Monday, April 27, 2015

Southern California Spotlight: The Leaves - Too Many People/Love Minus Zero

Our final Southern California Battle of the Garage Bands entrant. What a rich well of music out of SoCal!

The Leaves hailed from Los Angeles. I thought that The Seeds discography was a mess with multiple releases of the same song with different catalogue numbers and different flip-sides. Man, let me tell you, The Leaves take the cake.

We focus today on The Leaves' first release, Too Many People/Love Minus Zero. It was released on the local label, Mira Records, and hit the stores in July of 1965. The A-side was composed by the band's first lead guitarist, Bill Rinehart and bassist, Jim Pons. Too Many People is a scorcher of an original. Wailing harmonica, pounding bass, double vocal attack from Pons and John Beck, snarly lyrics about fighting back against "the man" and some very nice Rickenbacker guitar leads.

With this first release, the flip-side was Bob Dylan's Love Minus Zero. A perfectly fine version, but ultimately a tepid number compared to the A-side.

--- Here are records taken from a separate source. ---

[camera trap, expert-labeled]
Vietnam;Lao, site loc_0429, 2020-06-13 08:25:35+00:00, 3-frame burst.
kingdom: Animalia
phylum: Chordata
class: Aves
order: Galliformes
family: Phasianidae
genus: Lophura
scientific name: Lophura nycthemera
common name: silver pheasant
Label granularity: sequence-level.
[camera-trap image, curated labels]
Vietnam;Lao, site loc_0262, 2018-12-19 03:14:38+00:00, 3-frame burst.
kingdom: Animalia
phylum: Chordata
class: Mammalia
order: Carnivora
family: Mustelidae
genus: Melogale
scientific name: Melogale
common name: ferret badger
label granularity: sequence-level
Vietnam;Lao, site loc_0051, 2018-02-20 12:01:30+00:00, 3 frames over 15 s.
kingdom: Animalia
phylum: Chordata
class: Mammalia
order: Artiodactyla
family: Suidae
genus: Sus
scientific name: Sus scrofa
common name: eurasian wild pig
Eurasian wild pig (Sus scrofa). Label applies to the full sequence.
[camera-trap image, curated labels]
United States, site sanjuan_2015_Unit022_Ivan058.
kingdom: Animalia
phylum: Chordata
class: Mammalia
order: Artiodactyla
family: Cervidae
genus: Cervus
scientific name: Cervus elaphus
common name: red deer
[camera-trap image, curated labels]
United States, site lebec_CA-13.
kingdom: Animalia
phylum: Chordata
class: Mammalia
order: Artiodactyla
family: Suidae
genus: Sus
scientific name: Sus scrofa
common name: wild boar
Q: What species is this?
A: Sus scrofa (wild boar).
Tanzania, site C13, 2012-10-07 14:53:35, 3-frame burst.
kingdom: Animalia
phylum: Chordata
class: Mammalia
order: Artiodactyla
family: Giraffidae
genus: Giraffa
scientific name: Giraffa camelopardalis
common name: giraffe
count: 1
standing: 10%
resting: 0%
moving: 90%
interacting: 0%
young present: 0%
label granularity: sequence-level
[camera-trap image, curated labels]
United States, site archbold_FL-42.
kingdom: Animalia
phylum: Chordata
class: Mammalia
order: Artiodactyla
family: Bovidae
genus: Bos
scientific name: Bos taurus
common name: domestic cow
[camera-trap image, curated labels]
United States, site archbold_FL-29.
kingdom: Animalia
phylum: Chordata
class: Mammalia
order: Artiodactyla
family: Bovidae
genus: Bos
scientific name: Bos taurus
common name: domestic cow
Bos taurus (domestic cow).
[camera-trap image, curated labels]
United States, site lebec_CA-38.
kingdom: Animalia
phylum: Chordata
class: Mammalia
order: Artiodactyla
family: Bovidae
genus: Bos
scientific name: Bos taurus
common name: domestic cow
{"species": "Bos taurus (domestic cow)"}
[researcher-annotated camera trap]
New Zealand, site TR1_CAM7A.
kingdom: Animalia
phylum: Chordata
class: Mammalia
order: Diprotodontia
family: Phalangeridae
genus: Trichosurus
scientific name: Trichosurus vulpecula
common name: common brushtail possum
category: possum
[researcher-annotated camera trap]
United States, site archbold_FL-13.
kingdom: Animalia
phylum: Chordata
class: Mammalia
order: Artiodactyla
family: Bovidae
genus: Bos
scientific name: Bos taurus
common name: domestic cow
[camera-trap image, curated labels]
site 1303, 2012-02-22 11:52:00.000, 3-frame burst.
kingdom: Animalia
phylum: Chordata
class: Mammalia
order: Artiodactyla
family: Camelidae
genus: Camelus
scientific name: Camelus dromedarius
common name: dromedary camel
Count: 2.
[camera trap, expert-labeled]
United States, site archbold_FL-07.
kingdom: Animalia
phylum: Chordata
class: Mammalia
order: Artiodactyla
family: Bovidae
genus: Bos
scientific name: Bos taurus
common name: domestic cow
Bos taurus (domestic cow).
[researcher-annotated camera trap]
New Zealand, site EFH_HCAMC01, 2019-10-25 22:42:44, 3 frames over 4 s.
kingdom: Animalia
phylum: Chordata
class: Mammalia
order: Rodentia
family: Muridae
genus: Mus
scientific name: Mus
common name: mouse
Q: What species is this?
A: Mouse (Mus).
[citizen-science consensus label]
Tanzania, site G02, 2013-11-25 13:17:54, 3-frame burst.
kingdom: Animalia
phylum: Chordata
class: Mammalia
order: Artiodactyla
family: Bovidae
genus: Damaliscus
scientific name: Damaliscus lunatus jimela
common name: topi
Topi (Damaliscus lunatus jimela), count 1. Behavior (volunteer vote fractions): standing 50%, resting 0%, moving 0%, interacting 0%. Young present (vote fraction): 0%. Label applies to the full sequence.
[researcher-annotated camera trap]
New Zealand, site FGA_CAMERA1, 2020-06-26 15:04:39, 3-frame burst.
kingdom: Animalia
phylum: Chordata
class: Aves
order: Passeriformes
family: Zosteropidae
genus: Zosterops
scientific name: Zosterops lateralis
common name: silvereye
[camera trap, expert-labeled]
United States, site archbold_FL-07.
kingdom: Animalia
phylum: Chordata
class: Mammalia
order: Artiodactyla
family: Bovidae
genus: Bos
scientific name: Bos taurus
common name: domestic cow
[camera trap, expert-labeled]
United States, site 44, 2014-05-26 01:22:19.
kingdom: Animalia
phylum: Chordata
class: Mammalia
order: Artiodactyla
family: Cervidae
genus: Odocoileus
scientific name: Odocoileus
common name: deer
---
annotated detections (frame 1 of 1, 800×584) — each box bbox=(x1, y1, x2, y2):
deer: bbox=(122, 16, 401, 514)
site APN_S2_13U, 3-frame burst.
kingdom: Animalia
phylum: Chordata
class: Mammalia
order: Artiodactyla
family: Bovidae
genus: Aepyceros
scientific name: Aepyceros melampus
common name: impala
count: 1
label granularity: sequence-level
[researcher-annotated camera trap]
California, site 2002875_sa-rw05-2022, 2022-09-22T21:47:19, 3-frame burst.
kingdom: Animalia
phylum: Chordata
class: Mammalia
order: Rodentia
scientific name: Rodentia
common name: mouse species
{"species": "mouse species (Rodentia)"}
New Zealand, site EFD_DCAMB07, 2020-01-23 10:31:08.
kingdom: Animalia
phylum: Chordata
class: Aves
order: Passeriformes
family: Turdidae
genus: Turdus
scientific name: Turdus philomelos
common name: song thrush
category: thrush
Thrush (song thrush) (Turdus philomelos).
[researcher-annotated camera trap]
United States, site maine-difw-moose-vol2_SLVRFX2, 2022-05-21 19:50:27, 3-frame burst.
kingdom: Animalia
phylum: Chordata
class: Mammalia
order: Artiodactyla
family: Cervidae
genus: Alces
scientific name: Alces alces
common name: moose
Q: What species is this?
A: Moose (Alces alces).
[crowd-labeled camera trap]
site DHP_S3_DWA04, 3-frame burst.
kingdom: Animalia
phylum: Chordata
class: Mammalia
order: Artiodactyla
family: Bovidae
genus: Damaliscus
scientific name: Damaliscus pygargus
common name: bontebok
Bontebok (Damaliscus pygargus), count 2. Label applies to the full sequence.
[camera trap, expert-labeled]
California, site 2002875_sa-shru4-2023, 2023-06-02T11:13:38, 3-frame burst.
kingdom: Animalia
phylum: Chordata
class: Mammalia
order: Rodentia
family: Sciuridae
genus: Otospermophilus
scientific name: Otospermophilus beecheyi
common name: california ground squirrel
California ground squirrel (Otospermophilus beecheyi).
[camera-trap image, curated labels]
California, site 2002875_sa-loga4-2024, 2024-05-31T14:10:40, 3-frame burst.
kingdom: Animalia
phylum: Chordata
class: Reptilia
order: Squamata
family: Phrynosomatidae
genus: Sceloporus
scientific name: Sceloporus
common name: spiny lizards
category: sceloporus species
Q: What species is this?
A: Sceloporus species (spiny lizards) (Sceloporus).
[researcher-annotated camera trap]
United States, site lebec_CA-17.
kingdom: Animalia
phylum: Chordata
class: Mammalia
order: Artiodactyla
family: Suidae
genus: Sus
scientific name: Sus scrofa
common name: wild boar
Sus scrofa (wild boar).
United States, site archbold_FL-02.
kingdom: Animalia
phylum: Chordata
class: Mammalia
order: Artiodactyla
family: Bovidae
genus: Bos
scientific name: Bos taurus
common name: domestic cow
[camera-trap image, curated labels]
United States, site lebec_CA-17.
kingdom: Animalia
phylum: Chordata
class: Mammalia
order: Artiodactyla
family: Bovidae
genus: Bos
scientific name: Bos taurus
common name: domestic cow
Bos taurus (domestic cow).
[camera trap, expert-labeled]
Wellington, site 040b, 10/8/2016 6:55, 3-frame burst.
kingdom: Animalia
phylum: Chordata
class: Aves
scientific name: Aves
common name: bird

Too Many People would be rerecorded for the band's LP. That rerecording is a greatly inferior version to what we have here on their debut single. The single would get released again, a full year after this initial release, with Girl From The East as the flip-side. That song would be released on no less than four straight singles from the band! And we haven't even touched on the three different recordings of Hey Joe that the band released in less than six months. Sheesh!